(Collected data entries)
*** Block opens ***

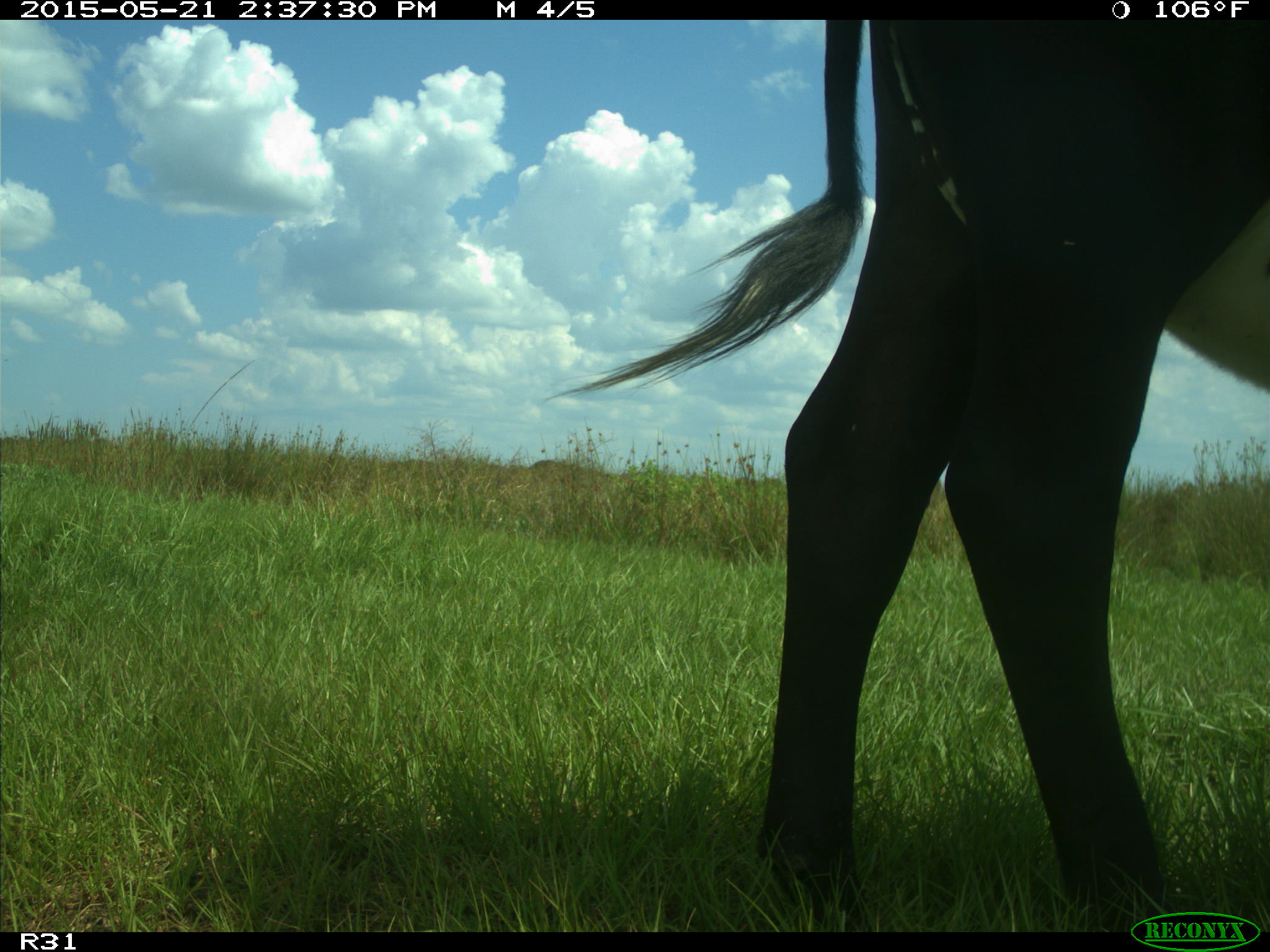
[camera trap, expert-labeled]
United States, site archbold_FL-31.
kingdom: Animalia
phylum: Chordata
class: Mammalia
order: Artiodactyla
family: Bovidae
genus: Bos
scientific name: Bos taurus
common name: domestic cow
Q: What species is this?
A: Bos taurus (domestic cow).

*** Block closes ***

▸ Exercise prompt:
Each line from the one containing "United States, site archbold_FL-31." to the final line of the entries above must be returned exactly, and no other line may appear.

▸ Answer section:
United States, site archbold_FL-31.
kingdom: Animalia
phylum: Chordata
class: Mammalia
order: Artiodactyla
family: Bovidae
genus: Bos
scientific name: Bos taurus
common name: domestic cow
Q: What species is this?
A: Bos taurus (domestic cow).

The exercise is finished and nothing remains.